▸ WHAT IS NEEDED
Please transcribe the data below exactly. Leave the pictures out.

[A block of data]
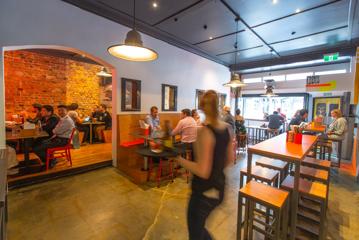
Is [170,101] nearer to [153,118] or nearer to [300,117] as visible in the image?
[153,118]

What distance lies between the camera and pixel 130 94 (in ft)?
13.5

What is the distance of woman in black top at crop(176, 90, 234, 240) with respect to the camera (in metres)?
1.25

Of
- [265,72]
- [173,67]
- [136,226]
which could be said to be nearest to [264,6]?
[173,67]

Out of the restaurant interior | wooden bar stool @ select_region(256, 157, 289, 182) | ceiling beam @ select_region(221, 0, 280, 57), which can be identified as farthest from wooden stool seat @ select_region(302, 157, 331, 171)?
ceiling beam @ select_region(221, 0, 280, 57)

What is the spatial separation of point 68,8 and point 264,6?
3.53m

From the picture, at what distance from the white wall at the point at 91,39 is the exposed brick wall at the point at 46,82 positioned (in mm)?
3368

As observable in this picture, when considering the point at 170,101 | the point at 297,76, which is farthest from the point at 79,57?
the point at 297,76

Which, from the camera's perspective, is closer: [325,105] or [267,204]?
[267,204]

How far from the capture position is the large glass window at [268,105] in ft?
26.4

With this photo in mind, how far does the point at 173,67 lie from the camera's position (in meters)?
5.08

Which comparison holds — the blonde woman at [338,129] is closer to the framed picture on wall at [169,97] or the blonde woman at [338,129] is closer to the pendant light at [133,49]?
the framed picture on wall at [169,97]

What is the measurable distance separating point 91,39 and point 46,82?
11.7ft

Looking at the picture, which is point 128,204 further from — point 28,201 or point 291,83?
point 291,83

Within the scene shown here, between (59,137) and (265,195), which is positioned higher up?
(59,137)
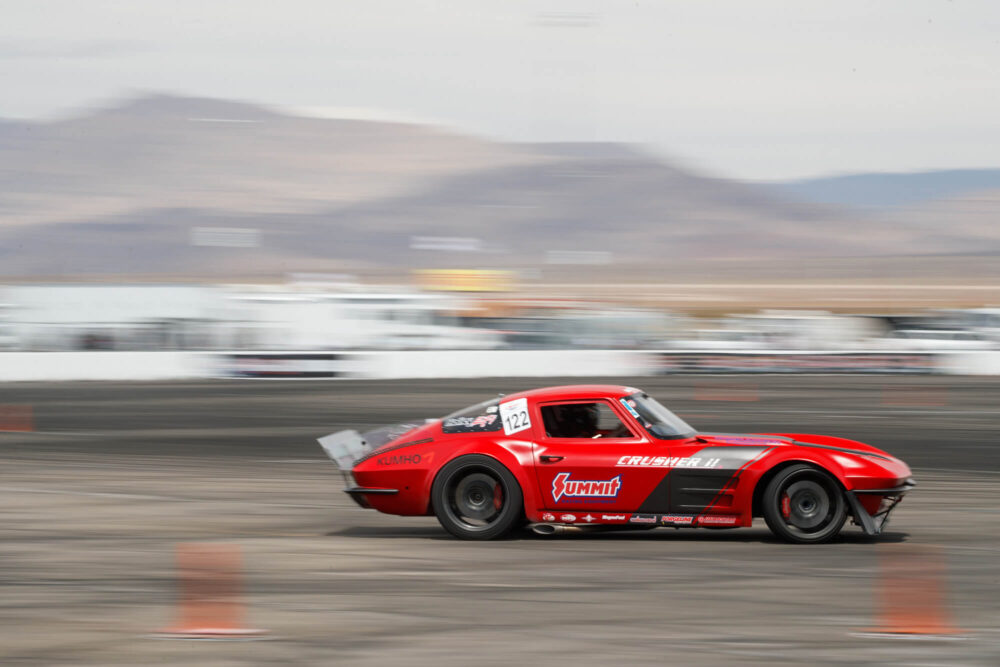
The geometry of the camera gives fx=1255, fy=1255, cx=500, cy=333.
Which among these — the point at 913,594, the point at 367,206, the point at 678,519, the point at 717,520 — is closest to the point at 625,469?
the point at 678,519

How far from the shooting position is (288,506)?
10.7 m

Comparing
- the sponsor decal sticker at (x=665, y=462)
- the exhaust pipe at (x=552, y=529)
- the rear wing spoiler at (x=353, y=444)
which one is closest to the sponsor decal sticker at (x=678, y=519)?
the sponsor decal sticker at (x=665, y=462)

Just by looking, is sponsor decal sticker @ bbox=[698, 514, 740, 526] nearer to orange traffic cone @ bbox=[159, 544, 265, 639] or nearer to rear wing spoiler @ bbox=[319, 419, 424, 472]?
rear wing spoiler @ bbox=[319, 419, 424, 472]

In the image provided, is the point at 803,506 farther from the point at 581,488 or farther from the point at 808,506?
the point at 581,488

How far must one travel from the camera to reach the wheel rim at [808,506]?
8227mm

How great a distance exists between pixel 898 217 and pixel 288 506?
153315mm

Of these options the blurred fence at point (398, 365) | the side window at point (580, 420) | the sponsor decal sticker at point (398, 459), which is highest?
the blurred fence at point (398, 365)

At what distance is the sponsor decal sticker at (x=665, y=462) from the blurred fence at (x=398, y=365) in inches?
791

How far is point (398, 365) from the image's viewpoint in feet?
95.0

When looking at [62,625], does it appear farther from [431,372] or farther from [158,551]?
[431,372]

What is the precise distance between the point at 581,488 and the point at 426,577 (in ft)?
4.91

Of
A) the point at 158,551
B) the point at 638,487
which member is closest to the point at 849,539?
the point at 638,487

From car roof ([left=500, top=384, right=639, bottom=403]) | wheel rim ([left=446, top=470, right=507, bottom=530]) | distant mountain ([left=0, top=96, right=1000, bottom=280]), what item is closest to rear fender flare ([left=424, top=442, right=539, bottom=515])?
wheel rim ([left=446, top=470, right=507, bottom=530])

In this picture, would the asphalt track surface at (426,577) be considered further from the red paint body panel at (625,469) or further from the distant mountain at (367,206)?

▸ SOLUTION
Is [170,101] nearer to [153,118] or nearer to [300,117] as visible in the image?
[153,118]

What distance lies between the camera and pixel 130 94 (in ft)?
13.5

What is the distance of woman in black top at crop(176, 90, 234, 240) with respect to the camera (in metres)?
1.25

Of
- [265,72]
- [173,67]
- [136,226]
which could be said to be nearest to [264,6]?
[173,67]

Out of the restaurant interior | wooden bar stool @ select_region(256, 157, 289, 182) | ceiling beam @ select_region(221, 0, 280, 57), which can be identified as farthest from wooden stool seat @ select_region(302, 157, 331, 171)?
ceiling beam @ select_region(221, 0, 280, 57)

What is the spatial separation of point 68,8 and point 264,6?
3.53m

From the picture, at what distance from the white wall at the point at 91,39 is the exposed brick wall at the point at 46,82 positioned (in mm)?
3368

As observable in this picture, when considering the point at 170,101 | the point at 297,76, which is farthest from the point at 79,57?
the point at 297,76

Which, from the camera's perspective, is closer: [325,105] or [267,204]?
[267,204]

How far from the capture position is the large glass window at [268,105] in ft?
26.4

With this photo in mind, how far does the point at 173,67 lie from the camera's position (in meters)?
5.08

Which comparison holds — the blonde woman at [338,129] is closer to the framed picture on wall at [169,97] or the blonde woman at [338,129] is closer to the pendant light at [133,49]?
the framed picture on wall at [169,97]

What is the measurable distance separating point 91,39 and point 46,82?
11.7ft

Looking at the picture, which is point 128,204 further from — point 28,201 or point 291,83?
point 291,83

Within the scene shown here, between (59,137) and (265,195), which is positioned higher up?
(59,137)
The geometry of the camera gives fx=1255, fy=1255, cx=500, cy=333.
Which among these — the point at 913,594, the point at 367,206, the point at 678,519, the point at 717,520 — is closest to the point at 625,469?
the point at 678,519

How far from the shooting position is (288,506)?
10.7 m

Comparing
- the sponsor decal sticker at (x=665, y=462)
- the exhaust pipe at (x=552, y=529)
- the rear wing spoiler at (x=353, y=444)
which one is closest to the sponsor decal sticker at (x=678, y=519)?
the sponsor decal sticker at (x=665, y=462)

Just by looking, is sponsor decal sticker @ bbox=[698, 514, 740, 526] nearer to orange traffic cone @ bbox=[159, 544, 265, 639] or nearer to rear wing spoiler @ bbox=[319, 419, 424, 472]?
rear wing spoiler @ bbox=[319, 419, 424, 472]

In the image provided, is the point at 803,506 farther from the point at 581,488 or farther from the point at 808,506?
the point at 581,488

How far must one travel from the camera to reach the wheel rim at [808,506]?
8227mm

How great a distance exists between pixel 898 217 and pixel 288 506?
153315mm

Of these options the blurred fence at point (398, 365) | the side window at point (580, 420) | the sponsor decal sticker at point (398, 459), which is highest?
the blurred fence at point (398, 365)

At what distance is the sponsor decal sticker at (x=665, y=462) from the blurred fence at (x=398, y=365) in inches?
791

How far is point (398, 365) from the image's viewpoint in feet?
95.0

When looking at [62,625], does it appear farther from [431,372] or farther from [158,551]?
[431,372]

What is the precise distance between the point at 581,488 and the point at 426,577 (in ft)?
4.91

Of
A) the point at 158,551
B) the point at 638,487
which member is closest to the point at 849,539?
the point at 638,487

From car roof ([left=500, top=384, right=639, bottom=403]) | wheel rim ([left=446, top=470, right=507, bottom=530]) | distant mountain ([left=0, top=96, right=1000, bottom=280]), what item is closest to rear fender flare ([left=424, top=442, right=539, bottom=515])?
wheel rim ([left=446, top=470, right=507, bottom=530])

In this picture, would the asphalt track surface at (426,577) be considered further from the red paint body panel at (625,469) or further from the distant mountain at (367,206)?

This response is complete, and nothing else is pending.